The FCC's decision is that there is no credible and specific threat to the Marriott network and that WiFi devices are not allowed to interfere with prevent the normal operation of other devices under the applicable FCC regulation (Subsection 33, Section 47 of the US Code).

I understand what the Marriott was trying to do. I get what the FCC is trying to accomplish. I don't think either side is handling the situation the right way. Here are some of my objections questions:

Inherently, WiFi devices cause interference with each other. Bringing third-party unmanaged devices into a facility with a managed airspace causes unwanted and unpredictable interference within that managed airspace. So, technically, under the same regulation that the FCC is using to fine Marriott, can Marriott now file FCC complaints against its customers who bring in devices that interfere with the Marriott's networks?
Interference is not the same as blocking/jamming/preventing the proper operation of.
In facilities where connections to the outside world need to be managed, monitored, and secured, including those where retail transactions occur, where credit card transactions are stored, where PCI-DSS certification is required by law, don't facilities need to be able to deter these foreign, unmonitored connections by whatever means necessary? In a world where these exist, don't the owners of businesses have the right to protect their internal networks and airspaces? If I had penetrated Marriott's network and wanted to exfiltrate credit card info or client purchase records, I would prefer not to ship that data out of Marriott's heavily secured perimeter, trying to circumvent any compliance monitors they may have running on outbound traffic. If I was able to get penetration hardware like a pineapple onto an internal network, I could also easily connect said device to a My-Fi device for exfil. Being able to controls these rogue AP's is actually essential to network security. This is exactly why there are WIPS that perform this type of function.

Generalized disabling of devices just because they're a potential threat is not permissible, particularly in the unlicensed spectrum. Only if there is documented action on a vulnerability can there be corrective action, especially when considering the wording of the Consent Decree. Other methods of mitigating the vulnerabilities must be utilized.
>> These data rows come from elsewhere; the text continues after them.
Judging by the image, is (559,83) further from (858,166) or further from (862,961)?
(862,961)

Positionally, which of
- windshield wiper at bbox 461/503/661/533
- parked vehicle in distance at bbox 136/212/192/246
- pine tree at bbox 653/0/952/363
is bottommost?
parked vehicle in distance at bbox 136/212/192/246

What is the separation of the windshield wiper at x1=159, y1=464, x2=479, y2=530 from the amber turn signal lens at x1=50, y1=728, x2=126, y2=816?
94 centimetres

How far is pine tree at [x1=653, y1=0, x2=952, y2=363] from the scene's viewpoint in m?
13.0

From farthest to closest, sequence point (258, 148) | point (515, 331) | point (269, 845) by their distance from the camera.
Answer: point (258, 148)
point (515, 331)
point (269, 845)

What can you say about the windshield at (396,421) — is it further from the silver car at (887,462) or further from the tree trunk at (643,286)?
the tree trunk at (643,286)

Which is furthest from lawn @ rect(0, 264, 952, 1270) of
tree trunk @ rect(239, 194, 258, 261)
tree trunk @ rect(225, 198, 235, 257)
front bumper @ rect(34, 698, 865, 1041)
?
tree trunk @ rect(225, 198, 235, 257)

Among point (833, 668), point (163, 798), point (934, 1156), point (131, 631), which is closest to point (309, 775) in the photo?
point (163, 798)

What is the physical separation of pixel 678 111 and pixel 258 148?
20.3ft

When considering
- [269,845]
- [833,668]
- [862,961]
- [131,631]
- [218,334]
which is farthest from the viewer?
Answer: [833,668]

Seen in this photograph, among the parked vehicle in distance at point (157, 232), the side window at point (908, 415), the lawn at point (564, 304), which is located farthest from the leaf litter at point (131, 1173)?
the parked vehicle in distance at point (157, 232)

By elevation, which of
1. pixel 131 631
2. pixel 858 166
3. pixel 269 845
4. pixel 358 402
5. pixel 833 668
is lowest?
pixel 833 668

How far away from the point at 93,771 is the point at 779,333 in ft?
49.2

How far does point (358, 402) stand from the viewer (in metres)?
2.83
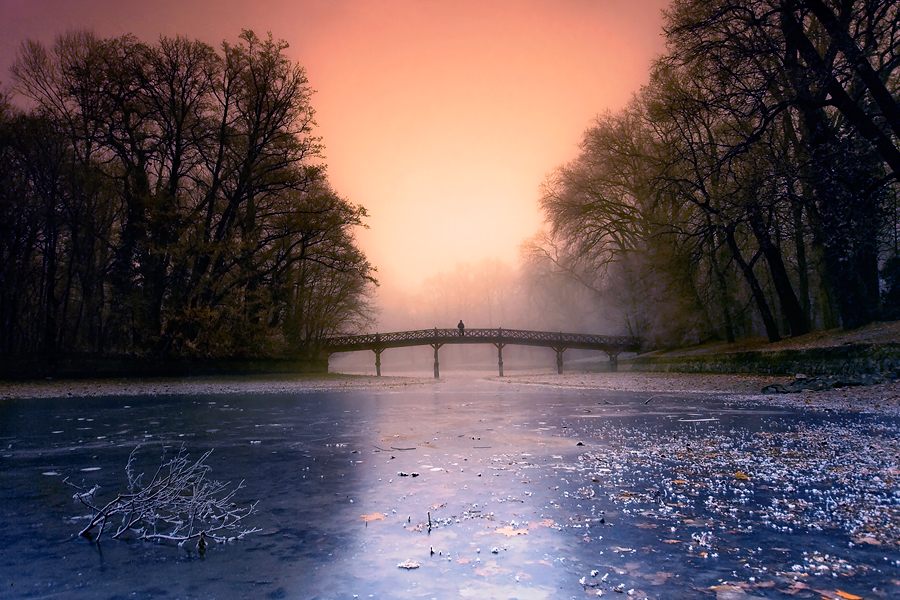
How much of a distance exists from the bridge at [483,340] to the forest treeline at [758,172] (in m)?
13.0

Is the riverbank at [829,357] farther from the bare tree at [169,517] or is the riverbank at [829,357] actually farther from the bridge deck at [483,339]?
the bridge deck at [483,339]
The FCC's interpretation of the situation is that any behavior that interrupts the intended function of the hardware is considered "jamming". But I don't think they got this right. Jamming would render the entire channel useless to all users, regardless of the protocol or SSID. Marriott was not jamming the unlicensed frequencies. It was not rendering all WiFi services useless or preventing usage of the frequency for anyone. It was preventing the use of unauthorized devices that were causing co-channel interference on its existing managed network, not by abusing the radios or the frequencies, but by utilizing the normal function of the protocols.
Reading the language of the applicable FCC regulation, it's the content that can't be interfered with because it exists within the regulated medium. 
As for Marriott, sure, movie theaters and stadiums usually won't let customers bring in outside food. But in those industries, those are the main sources of profit for the venues. Theaters make almost nothing on ticket sales, but that $18 tub of popcorn cost them $0.85. It's how they keep the lights on. That's the entire business model. The hotel/convention hospitality industry has profit centers in almost every aspect of the business. The margins vary, but charging between $250 and $1000 for internet access is flat out price gouging. Services like local phone access, cable tv, and wireless internet access are utility and should be treated as such. In an ever growing industry, hotels will eventually realize they will lose customers, conferences, and conventions when charging rates like this. I know. I've been a customer. We specifically chose a non-Marriott venue for an upcoming event due to Marriott's tendency to drastically overcharge for services and equipment rentals.